Ahh good .. now to turn you into the spam kings .. hehe

The bug has been reported, but it's probably a good idea to file another bug WRT the guide as the issue should probably be mentioned there.

Good your up and working ...

----------

## trellis

The guide I was working to was the Virtual domains qmail/courier-imap one, but I didn't bother with courier-imap - just used qmail's own pop3d. This guide didn't mention configuring relaying in this way - I made it up  :Smile: 

----------

## cselkirk

Still, the Guide should probably mention this as a gotcha. uspci-tcp is a component/dependency of qmail and so anyone installing qmail on gentoo will encounter this problem. Not only if relaying, tcpserver looses the ability to understand ipv4 addressing.
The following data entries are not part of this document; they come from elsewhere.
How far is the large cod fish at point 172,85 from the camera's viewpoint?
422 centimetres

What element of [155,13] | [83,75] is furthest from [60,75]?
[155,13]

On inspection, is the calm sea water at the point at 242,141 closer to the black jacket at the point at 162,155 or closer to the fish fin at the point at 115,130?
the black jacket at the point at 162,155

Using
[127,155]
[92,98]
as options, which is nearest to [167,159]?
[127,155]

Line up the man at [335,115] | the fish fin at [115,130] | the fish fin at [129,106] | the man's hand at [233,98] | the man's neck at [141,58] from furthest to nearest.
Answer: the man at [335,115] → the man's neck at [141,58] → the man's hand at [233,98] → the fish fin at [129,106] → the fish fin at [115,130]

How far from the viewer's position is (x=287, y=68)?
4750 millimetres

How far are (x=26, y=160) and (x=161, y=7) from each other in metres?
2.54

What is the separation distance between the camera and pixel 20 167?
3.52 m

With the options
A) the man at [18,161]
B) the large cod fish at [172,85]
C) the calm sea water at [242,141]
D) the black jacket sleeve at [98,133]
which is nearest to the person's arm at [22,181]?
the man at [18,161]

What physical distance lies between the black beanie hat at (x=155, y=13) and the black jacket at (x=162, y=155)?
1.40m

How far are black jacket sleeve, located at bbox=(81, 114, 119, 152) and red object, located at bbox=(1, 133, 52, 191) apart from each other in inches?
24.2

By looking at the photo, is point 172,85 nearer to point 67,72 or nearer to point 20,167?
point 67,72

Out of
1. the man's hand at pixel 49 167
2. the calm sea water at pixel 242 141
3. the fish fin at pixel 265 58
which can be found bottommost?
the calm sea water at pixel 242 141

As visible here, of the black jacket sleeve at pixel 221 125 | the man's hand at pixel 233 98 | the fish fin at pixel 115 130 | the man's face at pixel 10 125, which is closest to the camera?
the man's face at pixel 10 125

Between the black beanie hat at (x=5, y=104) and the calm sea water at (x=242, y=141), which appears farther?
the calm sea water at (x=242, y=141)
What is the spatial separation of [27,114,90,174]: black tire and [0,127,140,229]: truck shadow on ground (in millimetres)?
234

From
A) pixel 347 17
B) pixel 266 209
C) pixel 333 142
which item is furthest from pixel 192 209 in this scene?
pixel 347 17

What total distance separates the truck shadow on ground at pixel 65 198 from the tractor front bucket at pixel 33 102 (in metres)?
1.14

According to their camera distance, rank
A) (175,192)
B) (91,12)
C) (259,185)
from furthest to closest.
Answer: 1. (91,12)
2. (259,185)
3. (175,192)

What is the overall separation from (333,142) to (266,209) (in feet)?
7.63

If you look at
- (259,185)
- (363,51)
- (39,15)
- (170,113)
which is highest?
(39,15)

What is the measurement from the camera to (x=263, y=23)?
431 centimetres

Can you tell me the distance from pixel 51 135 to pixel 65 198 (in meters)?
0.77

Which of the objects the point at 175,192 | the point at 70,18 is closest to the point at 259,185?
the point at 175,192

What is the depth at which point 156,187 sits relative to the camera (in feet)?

Fortunatly tcpservers default behavior is only to allow relaying when explictly defined and even an empty cdb will still only mean ":allow".

I wasn't saying you specificly need to report it but the guides author should probably get a heads up.

----------

## cmoad

I have done everything on this forum and I am still having problems.  I can receive mail and send to a local account but weird things happen when I try to send to a remote account.  First of all, everything acts as if it works fine.  The qmail-smtpd log acts as if the mail was processed fine.  The weird thing I am seeing is a spawned process that is not doing anything.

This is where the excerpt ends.